-- start Source excerpt --
Top view of a binary tree

Given a binary tree, print the top view of it.

The top views of the binary tree are the list of visible nodes when the tree is viewed from the top.

Example

Input:
       5
      /  \
     /    \
    2     12
   / \    / \
  /   \  /   \
 1    3 9    21

Output:
1,2,5,12,21

Top view of a BST

Printing top view of a binary tree.

We can solve this by traversing the tree recursively and using a Hashing to track the nodes.

  • Use the relative horizontal distance from the root node to the current nodes as a key and a pair of node value and current level as value and store them in hashmap.
  • Traverse the tree by performing pre-order traversal and check if the current level of the node is less than the maximum level seen so far for the same horizontal distance as current node’s or current horizontal distance is seen for first time, then update the value at the current distance in the map.
  • Do the same by recurring the left subtree by decreasing the distance by 1 and increasing the level by 1 and for right subtree increase the distance by 1 as well as the level by 1.

Order of printing of top view of BST

The most important thing to note is the order in which the values are stored in the map, we need to sort keys before printing them to make sure we print them in right order.
-- end Source excerpt --
-- start Listed entries --
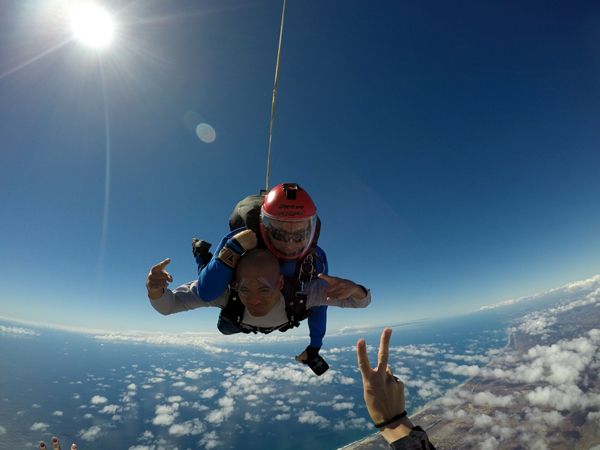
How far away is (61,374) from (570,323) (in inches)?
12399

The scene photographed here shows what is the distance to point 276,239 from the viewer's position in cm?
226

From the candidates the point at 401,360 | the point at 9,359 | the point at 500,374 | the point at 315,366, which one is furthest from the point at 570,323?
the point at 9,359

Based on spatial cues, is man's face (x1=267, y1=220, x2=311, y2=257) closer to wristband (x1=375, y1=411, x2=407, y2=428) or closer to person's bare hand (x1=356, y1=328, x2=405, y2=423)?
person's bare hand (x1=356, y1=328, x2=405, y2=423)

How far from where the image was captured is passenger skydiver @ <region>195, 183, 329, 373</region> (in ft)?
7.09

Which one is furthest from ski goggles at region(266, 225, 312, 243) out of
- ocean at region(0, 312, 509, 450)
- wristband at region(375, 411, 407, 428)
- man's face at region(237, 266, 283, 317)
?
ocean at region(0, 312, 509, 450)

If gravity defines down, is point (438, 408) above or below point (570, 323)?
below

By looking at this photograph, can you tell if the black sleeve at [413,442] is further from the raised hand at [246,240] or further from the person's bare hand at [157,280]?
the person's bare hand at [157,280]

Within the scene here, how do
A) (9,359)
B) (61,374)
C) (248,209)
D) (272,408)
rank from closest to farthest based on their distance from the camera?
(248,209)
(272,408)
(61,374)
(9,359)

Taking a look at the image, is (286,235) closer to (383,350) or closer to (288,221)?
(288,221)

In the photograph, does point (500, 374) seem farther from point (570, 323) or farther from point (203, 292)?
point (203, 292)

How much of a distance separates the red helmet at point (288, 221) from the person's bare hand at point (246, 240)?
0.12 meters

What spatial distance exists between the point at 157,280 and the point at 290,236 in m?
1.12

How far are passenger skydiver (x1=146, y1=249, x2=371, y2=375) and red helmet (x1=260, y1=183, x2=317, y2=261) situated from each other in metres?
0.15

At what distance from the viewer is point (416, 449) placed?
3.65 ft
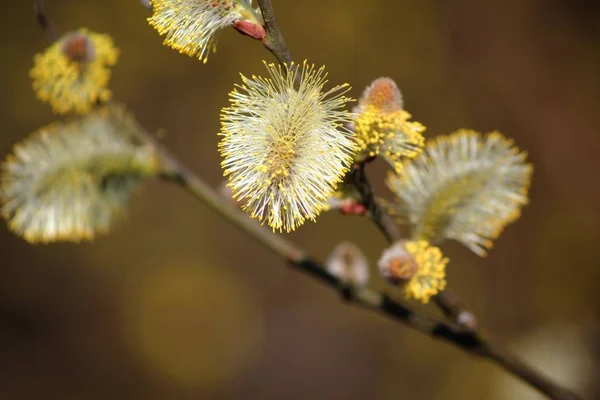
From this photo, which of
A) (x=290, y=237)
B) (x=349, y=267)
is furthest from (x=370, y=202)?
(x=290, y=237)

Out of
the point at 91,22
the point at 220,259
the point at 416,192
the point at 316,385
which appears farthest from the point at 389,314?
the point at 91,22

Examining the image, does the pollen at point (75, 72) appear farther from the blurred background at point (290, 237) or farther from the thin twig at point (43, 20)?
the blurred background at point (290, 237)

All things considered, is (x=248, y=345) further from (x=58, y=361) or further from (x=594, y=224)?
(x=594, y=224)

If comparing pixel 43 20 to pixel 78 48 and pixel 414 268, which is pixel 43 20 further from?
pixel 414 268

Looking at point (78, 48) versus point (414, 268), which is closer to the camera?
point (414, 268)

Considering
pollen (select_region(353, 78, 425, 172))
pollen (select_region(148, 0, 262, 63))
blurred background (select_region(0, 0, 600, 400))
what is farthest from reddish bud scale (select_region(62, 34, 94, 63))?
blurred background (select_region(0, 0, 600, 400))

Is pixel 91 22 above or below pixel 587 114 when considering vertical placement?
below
-- end Listed entries --
-- start Listed entries --
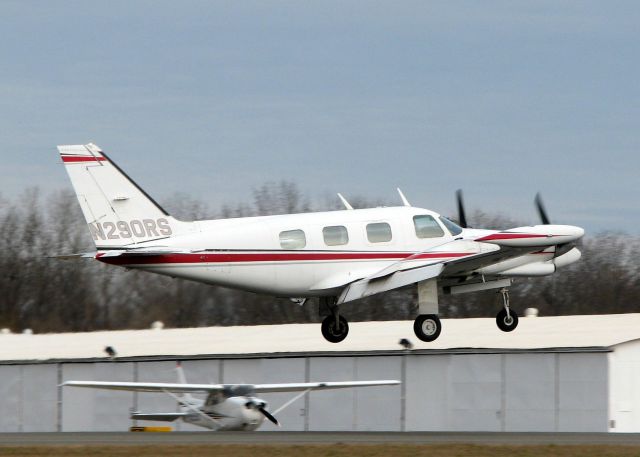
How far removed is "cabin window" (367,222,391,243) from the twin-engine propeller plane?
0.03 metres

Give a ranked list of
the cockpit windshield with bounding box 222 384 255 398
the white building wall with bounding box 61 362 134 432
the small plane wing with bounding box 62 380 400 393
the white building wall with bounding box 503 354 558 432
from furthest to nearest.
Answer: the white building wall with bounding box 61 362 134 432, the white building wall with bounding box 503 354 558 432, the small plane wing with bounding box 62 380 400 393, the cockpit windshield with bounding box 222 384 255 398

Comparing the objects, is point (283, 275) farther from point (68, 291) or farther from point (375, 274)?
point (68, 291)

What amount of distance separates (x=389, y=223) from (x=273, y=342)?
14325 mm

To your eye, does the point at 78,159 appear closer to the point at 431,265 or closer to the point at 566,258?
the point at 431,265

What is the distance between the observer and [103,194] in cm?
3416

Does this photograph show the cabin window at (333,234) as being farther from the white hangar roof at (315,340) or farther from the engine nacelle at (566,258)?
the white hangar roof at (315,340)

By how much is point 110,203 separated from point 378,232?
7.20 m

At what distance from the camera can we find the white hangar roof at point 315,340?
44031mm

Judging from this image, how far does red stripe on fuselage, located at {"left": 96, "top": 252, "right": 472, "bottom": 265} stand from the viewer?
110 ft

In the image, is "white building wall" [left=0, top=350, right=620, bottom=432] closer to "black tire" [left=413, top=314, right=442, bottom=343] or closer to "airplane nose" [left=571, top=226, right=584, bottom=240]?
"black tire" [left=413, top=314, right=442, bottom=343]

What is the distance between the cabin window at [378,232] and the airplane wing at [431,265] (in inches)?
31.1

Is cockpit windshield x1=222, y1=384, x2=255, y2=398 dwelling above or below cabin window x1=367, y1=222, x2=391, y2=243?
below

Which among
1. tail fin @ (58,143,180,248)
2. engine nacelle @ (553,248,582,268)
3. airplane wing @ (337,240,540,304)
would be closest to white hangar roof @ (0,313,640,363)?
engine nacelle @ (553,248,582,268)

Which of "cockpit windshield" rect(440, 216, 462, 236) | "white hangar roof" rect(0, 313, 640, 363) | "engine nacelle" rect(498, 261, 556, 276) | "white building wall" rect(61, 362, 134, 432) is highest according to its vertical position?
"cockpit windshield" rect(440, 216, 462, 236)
-- end Listed entries --
-- start Listed entries --
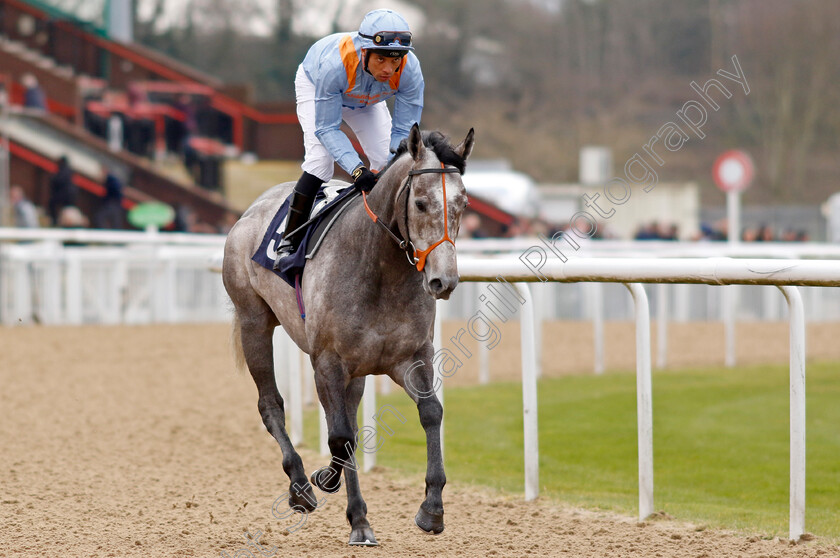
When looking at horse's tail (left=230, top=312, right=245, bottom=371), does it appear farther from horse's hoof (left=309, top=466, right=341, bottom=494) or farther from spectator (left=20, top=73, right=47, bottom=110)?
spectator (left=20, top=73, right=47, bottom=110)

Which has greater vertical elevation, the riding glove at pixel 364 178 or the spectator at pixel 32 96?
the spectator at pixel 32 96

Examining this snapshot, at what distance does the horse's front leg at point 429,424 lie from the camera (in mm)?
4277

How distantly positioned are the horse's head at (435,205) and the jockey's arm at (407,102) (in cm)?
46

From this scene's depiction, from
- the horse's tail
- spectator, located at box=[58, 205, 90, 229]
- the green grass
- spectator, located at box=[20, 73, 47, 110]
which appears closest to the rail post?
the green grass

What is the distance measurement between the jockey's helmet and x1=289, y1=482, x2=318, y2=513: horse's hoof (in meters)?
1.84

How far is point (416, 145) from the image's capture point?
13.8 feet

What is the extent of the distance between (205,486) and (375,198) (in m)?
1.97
-- end Listed entries --
Aim of the task
Resume the text on the top view of a binary tree, picking up right after its final sentence. The entries have nothing to do with what comes next.

The output
const printTopView = (root, dist, level, map) => {
  //base case
  if(root === null){
    return;
  }
  
  //if horizontal distance is not already cached or
  //current level < maximum level for same horizontal distance 
  if (!map[dist] || level < map[dist].level) {
    // update value and level for current distance
    map[dist] = {val: root.val, level: level};
  }

  // decrease horizontal distance and increase level by 1
  // for left subtree
  printTopView(root.left, dist - 1, level + 1, map);

  // increase both level and horizontal distance by 1
  // for right subtree
  printTopView(root.right, dist + 1, level + 1, map);
}
Input:
function Node(val){
  this.val = val;
  this.left = null;
  this.right = null;
}

const tree = new Node(5);  
tree.left = new Node(2);  
tree.right = new Node(12);  
tree.left.left = new Node(1);  
tree.left.right = new Node(3);  
tree.right.left = new Node(9);  
tree.right.right = new Node(21);

//Use object as hashmap
const map = {};

//Get the top view nodes
printTopView(tree, 0, 0, map);

//Sort the keys in hashmap in ascending order and print them
Object.keys(map).sort((a, b) => a - b).forEach(e => {
  console.log(map[e].val);
});

Output:
1
2
5
12
21

Time complexity: O(nlogn).
Space complexity: O(n).